単層CNTは、半導体型が3分の2、金属型が3分の1の混合物として合成されるが、この半導体型CNTの1本1本は、10,000cm2/Vs以上の高い移動度を有することが知られている。一方、塗布方法で形成したCNT膜では、CNT同士の接触点に電気的抵抗が存在するため、CNT膜の移動度はCNT単体の100分の1以下に留まっていた。
東レが昨年開発した単層型CNTは、従来比長さが1.5倍、直径分布が1/2、移動度108cm2/Vsを達成していたが、直径分布が揃った単層CNTは凝集しやすく、半導体型と金属型の分離が不十分となる問題があった。
今回、高度に構造制御されたCNTを1本1本に解きほぐし均一に分散する技術と、半導体型CNTを高純度に取り出す技術を深化させ、狭い直径分布を保ったままCNTの半導体純度を従来比5%以上高めることに成功した。この高純度半導体型CNTと東レが保有する高性能半導体ポリマー(*3)を複合化することで、塗布型半導体としては世界最高レベルを更新する移動度155cm2/Vsを達成した。

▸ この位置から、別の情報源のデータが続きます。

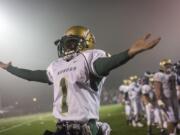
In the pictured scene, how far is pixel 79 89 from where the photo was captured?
7.64 ft

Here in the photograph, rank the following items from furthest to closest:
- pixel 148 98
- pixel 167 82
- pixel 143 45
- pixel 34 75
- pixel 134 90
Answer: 1. pixel 134 90
2. pixel 148 98
3. pixel 167 82
4. pixel 34 75
5. pixel 143 45

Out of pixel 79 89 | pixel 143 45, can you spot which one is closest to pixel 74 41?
pixel 79 89

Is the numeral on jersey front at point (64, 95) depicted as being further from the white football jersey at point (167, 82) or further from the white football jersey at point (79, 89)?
the white football jersey at point (167, 82)

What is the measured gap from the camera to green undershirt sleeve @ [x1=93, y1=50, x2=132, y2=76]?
208cm

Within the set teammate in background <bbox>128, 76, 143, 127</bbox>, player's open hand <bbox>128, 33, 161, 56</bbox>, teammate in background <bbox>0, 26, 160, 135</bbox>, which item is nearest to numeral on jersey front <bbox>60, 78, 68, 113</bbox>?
teammate in background <bbox>0, 26, 160, 135</bbox>

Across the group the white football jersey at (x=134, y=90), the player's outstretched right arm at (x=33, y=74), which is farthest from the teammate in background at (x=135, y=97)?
the player's outstretched right arm at (x=33, y=74)

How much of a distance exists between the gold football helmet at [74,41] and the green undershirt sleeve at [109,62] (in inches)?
11.0

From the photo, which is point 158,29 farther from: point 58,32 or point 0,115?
point 0,115

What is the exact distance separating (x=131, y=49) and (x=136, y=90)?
7.44 metres

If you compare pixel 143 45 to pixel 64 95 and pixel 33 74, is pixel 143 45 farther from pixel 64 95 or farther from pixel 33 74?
pixel 33 74

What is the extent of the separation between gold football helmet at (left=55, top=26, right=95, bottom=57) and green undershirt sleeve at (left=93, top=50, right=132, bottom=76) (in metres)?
0.28

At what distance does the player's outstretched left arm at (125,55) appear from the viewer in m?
2.04

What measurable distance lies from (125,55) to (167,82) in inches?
172

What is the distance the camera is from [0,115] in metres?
18.9
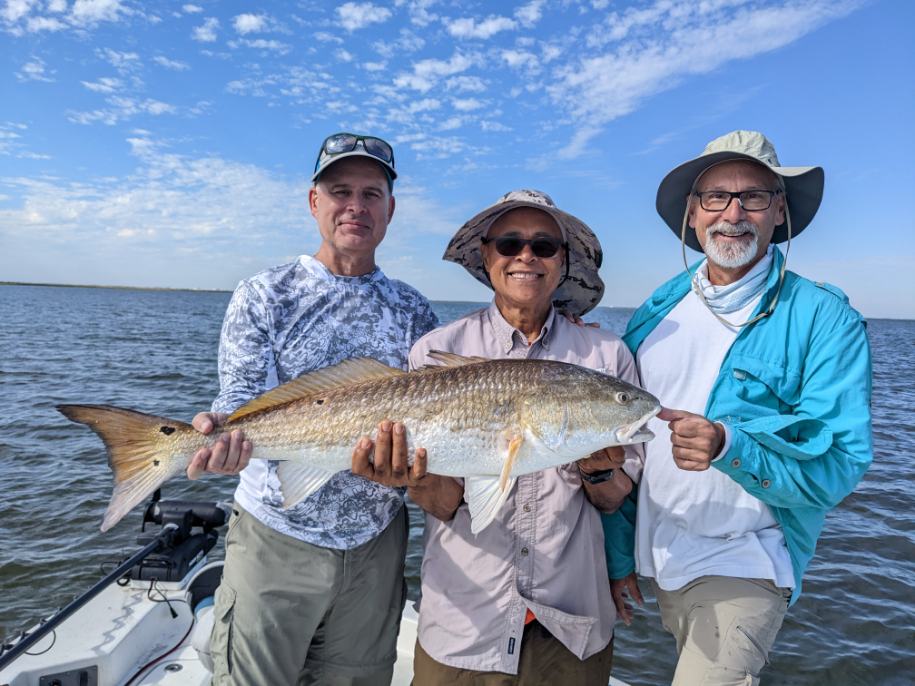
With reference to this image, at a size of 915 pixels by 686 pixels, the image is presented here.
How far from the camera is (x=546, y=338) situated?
13.2 ft

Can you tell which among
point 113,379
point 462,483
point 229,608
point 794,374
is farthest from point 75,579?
point 113,379

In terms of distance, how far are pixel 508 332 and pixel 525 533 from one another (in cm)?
130

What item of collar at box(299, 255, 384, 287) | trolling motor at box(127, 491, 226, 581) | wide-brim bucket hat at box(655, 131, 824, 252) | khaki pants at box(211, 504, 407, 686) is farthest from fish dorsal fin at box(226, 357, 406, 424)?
trolling motor at box(127, 491, 226, 581)

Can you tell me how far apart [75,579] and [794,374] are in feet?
36.3

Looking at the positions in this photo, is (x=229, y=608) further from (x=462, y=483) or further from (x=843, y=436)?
(x=843, y=436)

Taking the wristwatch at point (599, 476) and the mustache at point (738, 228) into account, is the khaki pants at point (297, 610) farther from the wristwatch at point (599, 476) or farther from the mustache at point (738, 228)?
the mustache at point (738, 228)

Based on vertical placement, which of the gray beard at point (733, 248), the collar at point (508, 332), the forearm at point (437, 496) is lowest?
the forearm at point (437, 496)

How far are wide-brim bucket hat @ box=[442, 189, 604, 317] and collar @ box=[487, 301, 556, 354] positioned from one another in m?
0.48

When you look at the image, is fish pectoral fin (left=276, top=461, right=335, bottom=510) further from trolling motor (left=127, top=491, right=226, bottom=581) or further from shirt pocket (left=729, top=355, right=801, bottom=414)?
trolling motor (left=127, top=491, right=226, bottom=581)

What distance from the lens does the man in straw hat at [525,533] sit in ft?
11.6

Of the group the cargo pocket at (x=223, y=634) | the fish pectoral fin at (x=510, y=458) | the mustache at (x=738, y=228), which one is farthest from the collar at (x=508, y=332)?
the cargo pocket at (x=223, y=634)

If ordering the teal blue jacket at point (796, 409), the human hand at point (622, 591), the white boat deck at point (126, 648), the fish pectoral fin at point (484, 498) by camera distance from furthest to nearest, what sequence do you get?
the white boat deck at point (126, 648) < the human hand at point (622, 591) < the fish pectoral fin at point (484, 498) < the teal blue jacket at point (796, 409)

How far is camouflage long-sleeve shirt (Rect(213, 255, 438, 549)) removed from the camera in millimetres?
4066

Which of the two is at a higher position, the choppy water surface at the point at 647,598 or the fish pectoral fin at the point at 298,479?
the fish pectoral fin at the point at 298,479
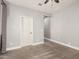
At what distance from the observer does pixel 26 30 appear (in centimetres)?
541

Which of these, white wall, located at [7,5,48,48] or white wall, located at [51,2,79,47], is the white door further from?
white wall, located at [51,2,79,47]

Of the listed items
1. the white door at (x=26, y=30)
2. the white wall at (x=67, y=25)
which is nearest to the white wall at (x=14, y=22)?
the white door at (x=26, y=30)

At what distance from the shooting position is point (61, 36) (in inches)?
242

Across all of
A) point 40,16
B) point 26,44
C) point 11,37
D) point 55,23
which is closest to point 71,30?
point 55,23

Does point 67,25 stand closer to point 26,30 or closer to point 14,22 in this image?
point 26,30

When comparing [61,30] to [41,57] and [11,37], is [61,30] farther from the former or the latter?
[11,37]

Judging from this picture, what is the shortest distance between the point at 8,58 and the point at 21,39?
1.77 meters

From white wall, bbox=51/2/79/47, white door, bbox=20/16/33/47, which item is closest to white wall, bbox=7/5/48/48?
white door, bbox=20/16/33/47

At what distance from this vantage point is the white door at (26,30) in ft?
16.9

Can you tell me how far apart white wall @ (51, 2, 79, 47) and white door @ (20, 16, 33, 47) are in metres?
2.36

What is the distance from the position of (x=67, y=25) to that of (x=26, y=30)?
3.02 meters

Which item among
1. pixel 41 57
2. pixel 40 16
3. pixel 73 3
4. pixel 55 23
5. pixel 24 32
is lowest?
pixel 41 57

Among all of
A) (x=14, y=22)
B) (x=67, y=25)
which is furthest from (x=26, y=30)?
(x=67, y=25)

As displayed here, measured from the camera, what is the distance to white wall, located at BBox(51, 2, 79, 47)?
16.4 feet
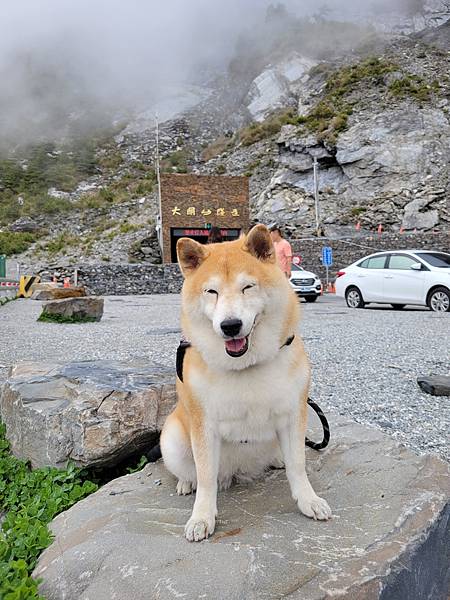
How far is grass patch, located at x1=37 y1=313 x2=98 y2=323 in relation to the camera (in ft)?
38.2

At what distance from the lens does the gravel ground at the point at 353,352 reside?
4051 mm

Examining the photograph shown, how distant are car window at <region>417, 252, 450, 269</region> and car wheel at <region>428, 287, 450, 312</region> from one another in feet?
2.27

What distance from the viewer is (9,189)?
214ft

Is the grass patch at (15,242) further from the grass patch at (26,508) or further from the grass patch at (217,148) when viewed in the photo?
the grass patch at (26,508)

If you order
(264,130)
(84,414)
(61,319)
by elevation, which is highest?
(264,130)

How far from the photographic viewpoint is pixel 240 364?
2.01 meters

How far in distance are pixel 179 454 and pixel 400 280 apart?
39.8ft

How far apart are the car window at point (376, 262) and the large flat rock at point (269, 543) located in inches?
474

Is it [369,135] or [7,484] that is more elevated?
[369,135]

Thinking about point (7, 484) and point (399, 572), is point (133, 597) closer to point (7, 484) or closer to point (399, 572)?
point (399, 572)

今回開発した塗布型半導体は、最新の有機ELディスプレイにも使用されている酸化物半導体IGZO(*4)を上回る性能であり、無線通信速度の向上や回路の低消費電力化、センサー高感度化など、塗布型デバイスの性能向上に繋がるものと考えている。なお、本研究の一部は、NEDO「エネルギー・環境新技術先導プログラム」の委託事業の一環として実施したもの。
*1 カーボンナノチューブ:
炭素原子で構成される直径がナノメートルサイズの物質。単層、二層、多層のものがある。
平面のグラフェンシートを丸めて円筒(チューブ)状にした構造をしているが、通常の合成方法ではその丸め方がランダムに行われるため、半導体型が3分の2、金属型が3分の1の混合物となる。
*2 移動度:
半導体中の正孔・電子などのキャリアの動きやすさの指標。移動度が大きいと高速応答が可能になり、またTFTサイズを小さくできるため微細化にも有利となる。
*3 高性能半導体ポリマー:
CNTに表面に付着しやすく、CNTを均一分散させる機能を持つ。純度が高く、構造が揃ったCNTは凝集する力が強く均一な分散が困難となる。東レは、半導体ポリマーを単層CNTの表面に付着させることで、導電性を阻害することなく単層CNTの凝集を抑制できることを世界に先駆けて見出した。
*4 IGZO:
酸化物半導体の一種。低消費電力に特長があり、液晶ディスプレイや有機ELディスプレイなどに使用されている。